Records shown START

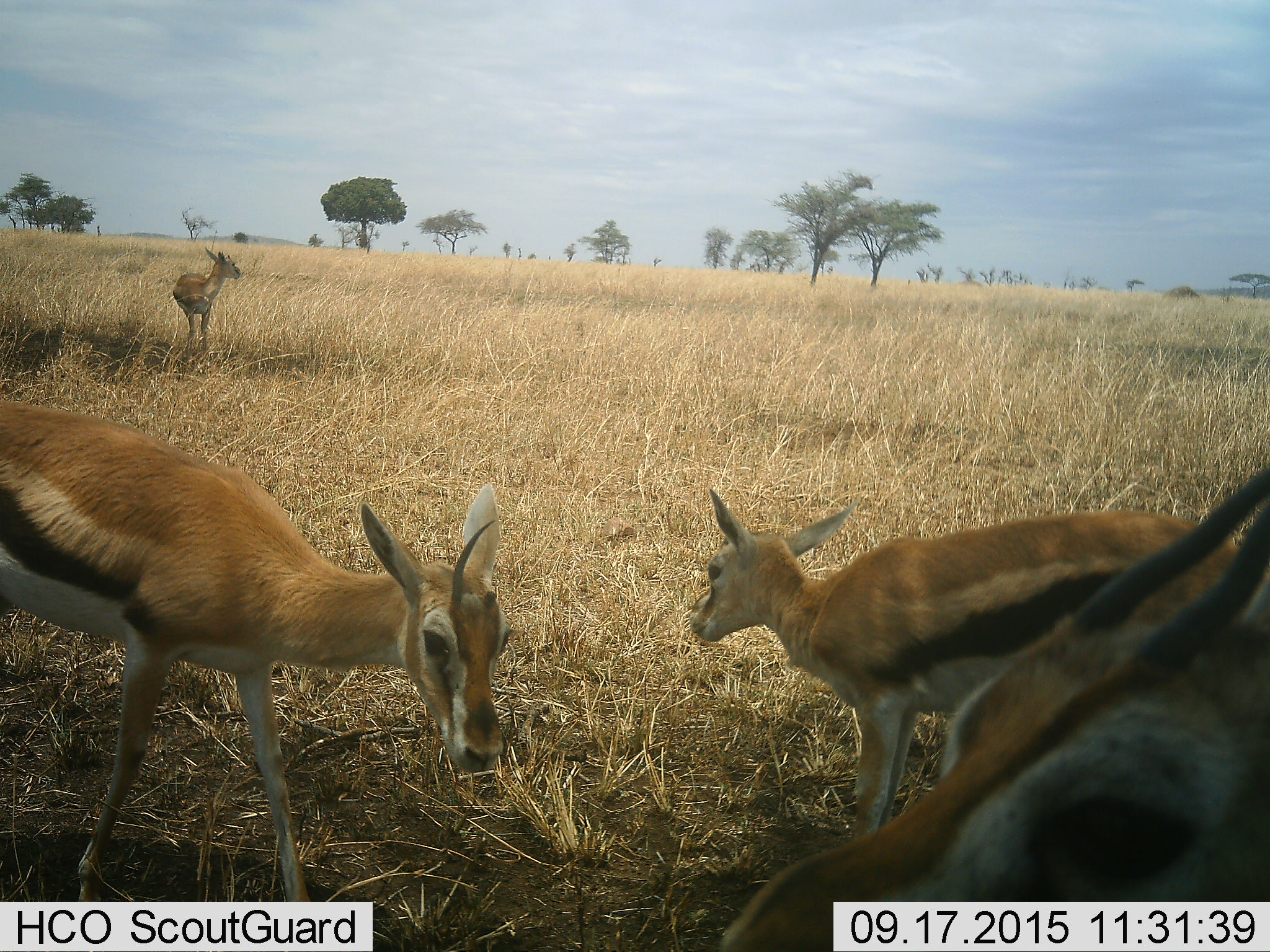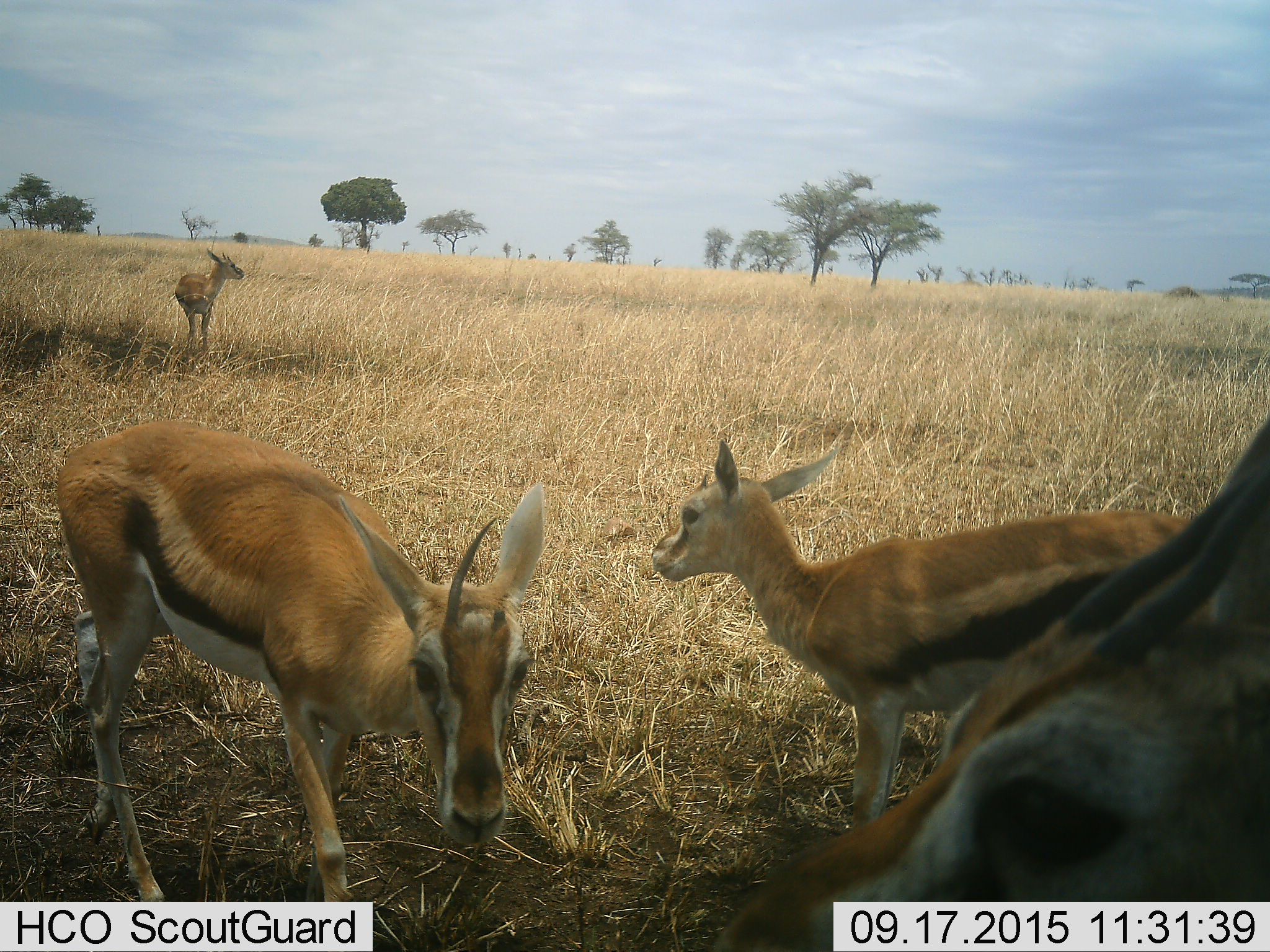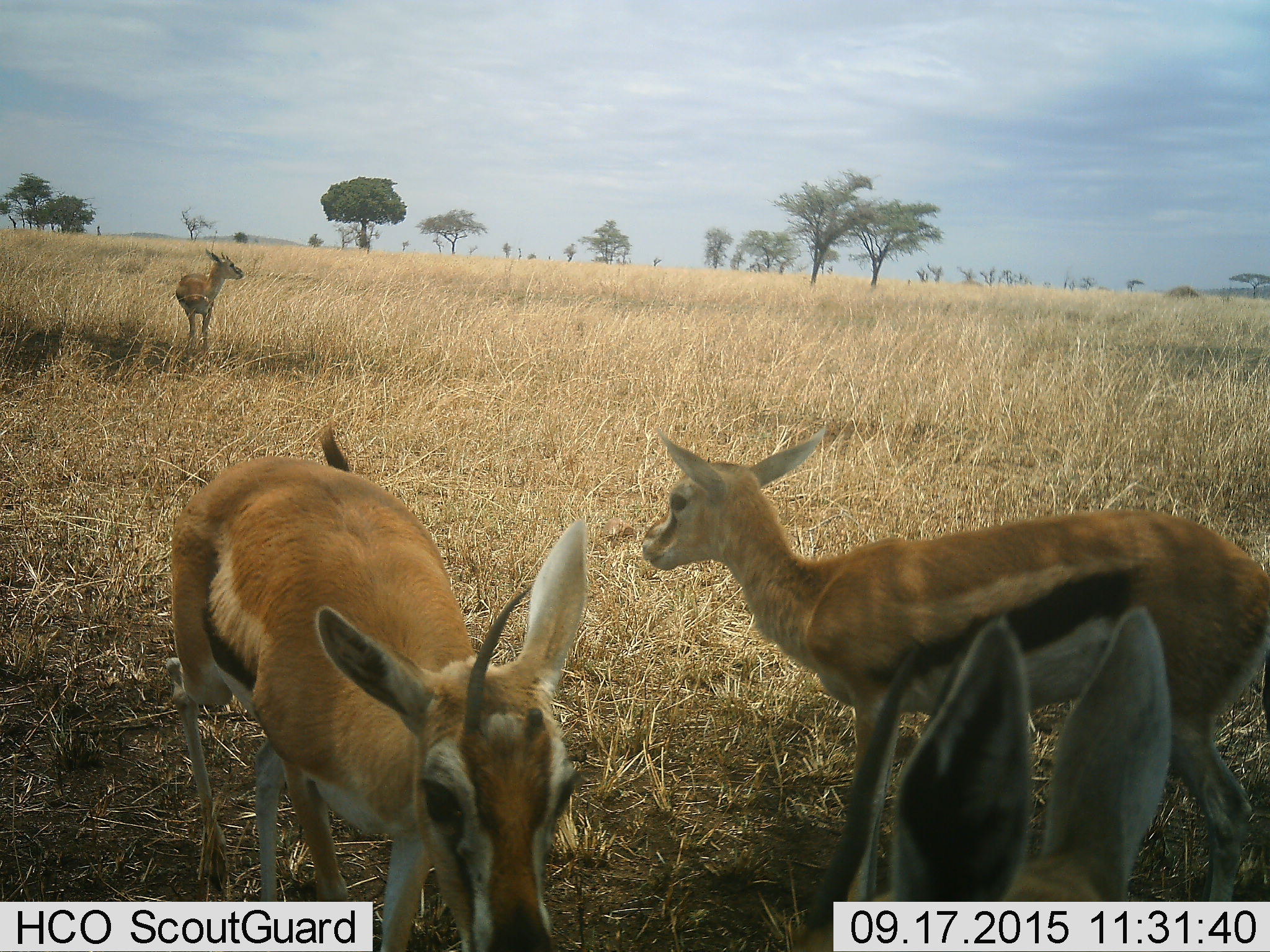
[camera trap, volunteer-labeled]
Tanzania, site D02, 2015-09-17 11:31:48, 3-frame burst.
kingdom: Animalia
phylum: Chordata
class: Mammalia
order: Artiodactyla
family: Bovidae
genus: Eudorcas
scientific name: Eudorcas thomsonii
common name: thomson's gazelle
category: gazellethomsons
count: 4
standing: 93%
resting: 0%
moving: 20%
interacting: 27%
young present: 27%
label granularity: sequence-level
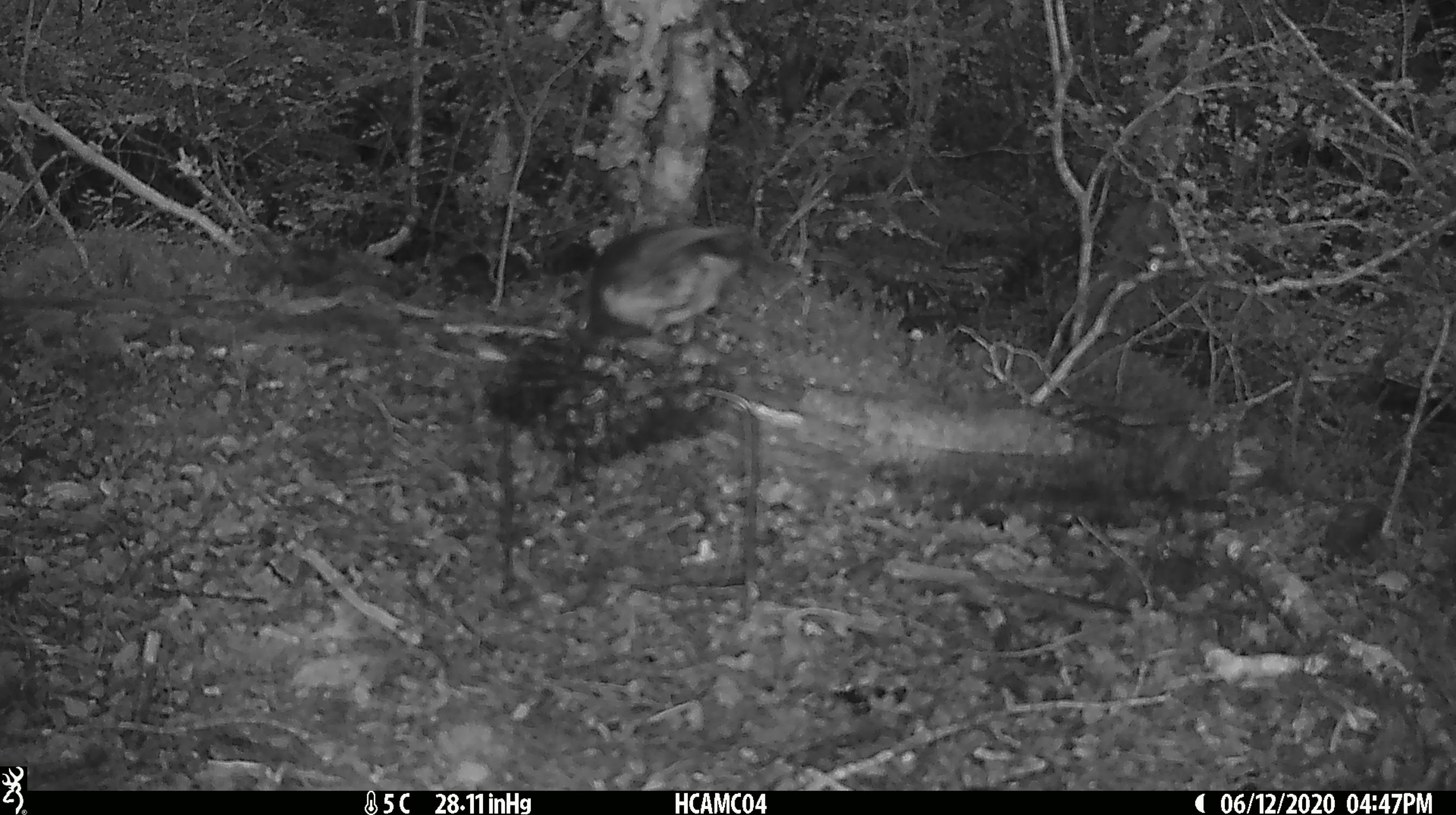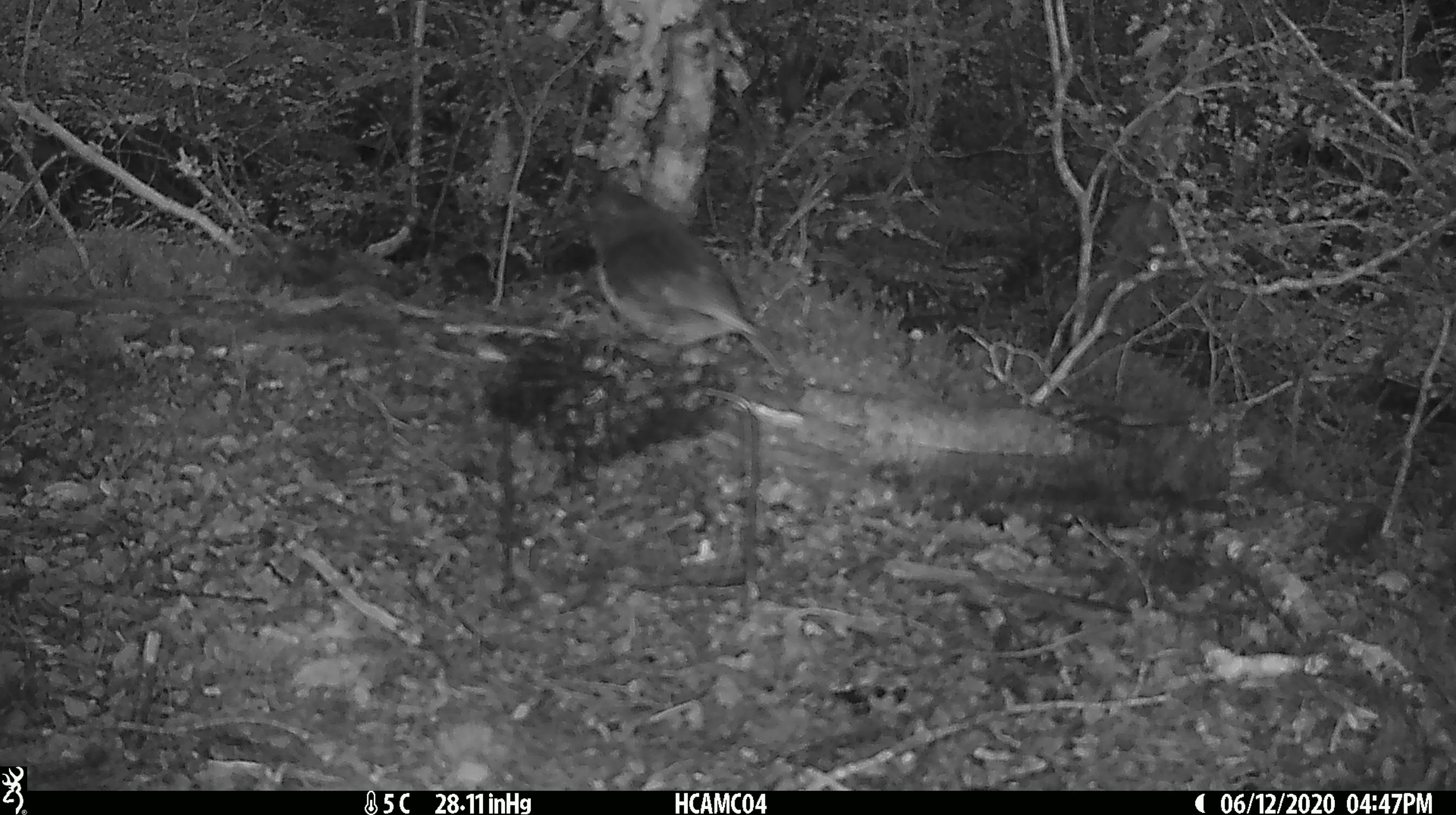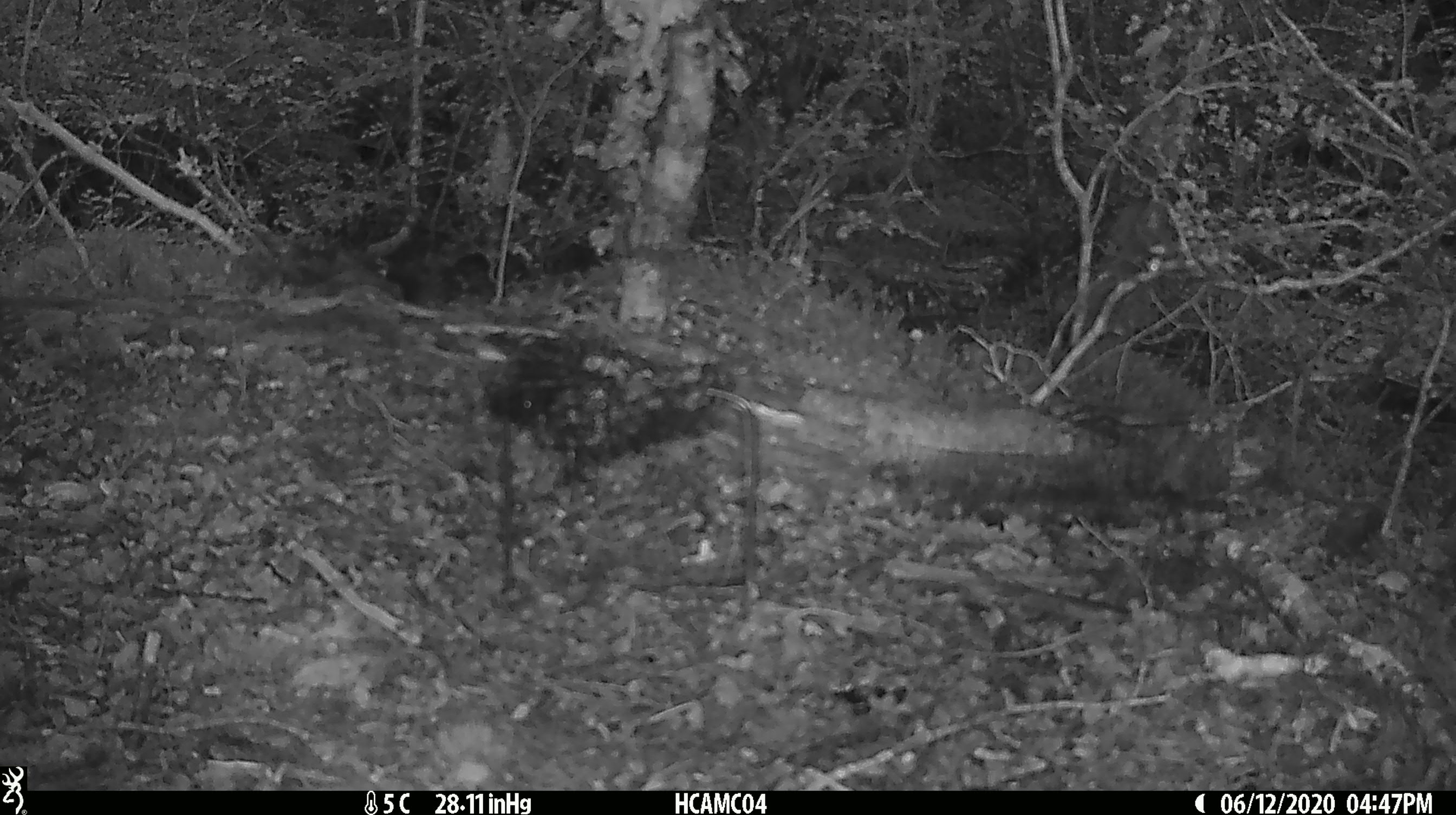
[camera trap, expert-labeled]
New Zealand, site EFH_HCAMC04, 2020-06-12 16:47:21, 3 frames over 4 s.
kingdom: Animalia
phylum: Chordata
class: Aves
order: Passeriformes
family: Petroicidae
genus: Petroica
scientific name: Petroica australis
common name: new zealand robin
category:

Records shown END

#### [Your instructions]
Each line from the one containing "[camera trap, expert-labeled]" through the final line of the listing above should be returned exactly; return nothing else.

#### [Written response]
[camera trap, expert-labeled]
New Zealand, site EFH_HCAMC04, 2020-06-12 16:47:21, 3 frames over 4 s.
kingdom: Animalia
phylum: Chordata
class: Aves
order: Passeriformes
family: Petroicidae
genus: Petroica
scientific name: Petroica australis
common name: new zealand robin
category:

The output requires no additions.